Ich öffnete ein Auge und versuchte zu erkennen, wo ich war. In einem Bett, das stand fest. Ich konnte mich nur ganz dunkel erinnern, dass ich ins Bett gebracht worden war. Die U-Bahn hatte meinen Rippen arg zugesetzt und die zehn Treppen bis zu Claires Apartment waren so schmerzvoll, dass ich bei jedem quälenden Schritt gewimmert hatte wie ein Baby. Das war mir in lebhafter Erinnerung geblieben.
    Aber im Bett war es ganz gemütlich. Ein vertrauter Geruch hüllte mich ein. Es war der spezielle Geruch von dicken Orientteppichen und Zitronenöl-Politur. Vermischt mit dem unvergleichlichen Duft nach Vanille und Buttergebäck irgendwo aus einer Küche.
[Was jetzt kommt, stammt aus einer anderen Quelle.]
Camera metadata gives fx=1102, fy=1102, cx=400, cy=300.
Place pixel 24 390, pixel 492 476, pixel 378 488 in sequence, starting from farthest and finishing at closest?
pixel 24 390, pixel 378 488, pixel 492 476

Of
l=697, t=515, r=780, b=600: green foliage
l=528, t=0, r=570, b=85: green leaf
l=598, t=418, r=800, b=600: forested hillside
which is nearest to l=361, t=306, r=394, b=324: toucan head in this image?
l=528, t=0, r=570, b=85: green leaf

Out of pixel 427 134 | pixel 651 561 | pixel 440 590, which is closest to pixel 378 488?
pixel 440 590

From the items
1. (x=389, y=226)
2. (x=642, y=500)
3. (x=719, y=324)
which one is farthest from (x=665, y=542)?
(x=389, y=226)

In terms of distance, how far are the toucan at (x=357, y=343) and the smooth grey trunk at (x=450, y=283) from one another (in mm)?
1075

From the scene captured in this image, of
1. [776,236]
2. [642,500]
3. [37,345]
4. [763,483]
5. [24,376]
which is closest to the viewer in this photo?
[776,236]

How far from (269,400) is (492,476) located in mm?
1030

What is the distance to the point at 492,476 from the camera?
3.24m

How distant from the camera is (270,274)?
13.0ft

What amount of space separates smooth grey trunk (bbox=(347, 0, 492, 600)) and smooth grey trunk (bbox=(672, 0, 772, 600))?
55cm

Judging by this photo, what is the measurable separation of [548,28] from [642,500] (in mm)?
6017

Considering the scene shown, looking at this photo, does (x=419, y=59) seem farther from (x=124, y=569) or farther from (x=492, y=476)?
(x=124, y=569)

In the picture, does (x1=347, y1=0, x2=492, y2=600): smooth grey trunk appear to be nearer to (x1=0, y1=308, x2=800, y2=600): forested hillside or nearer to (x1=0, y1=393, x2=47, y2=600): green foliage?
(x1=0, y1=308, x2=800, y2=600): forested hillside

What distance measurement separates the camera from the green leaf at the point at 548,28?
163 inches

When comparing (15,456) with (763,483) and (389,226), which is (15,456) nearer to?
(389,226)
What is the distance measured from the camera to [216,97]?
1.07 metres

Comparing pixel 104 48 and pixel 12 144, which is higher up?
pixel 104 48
    Behutsam fuhr ich mit meinen Händen meinen Körper entlang, um festzustellen, wie schlimm ich verletzt war. Ich merkte, dass meine Rippen mit einem Verband umwickelt waren. Sie fühlten sich besser, geschützter an.
    »Hallo«, sagte Claire. »Bist du hungrig, Oscar?«
    Ich nickte und zog mich vorsichtig hoch, um mich dann auf zwei Kissen zu lehnen. Die Kissen waren so weich wie Wolken.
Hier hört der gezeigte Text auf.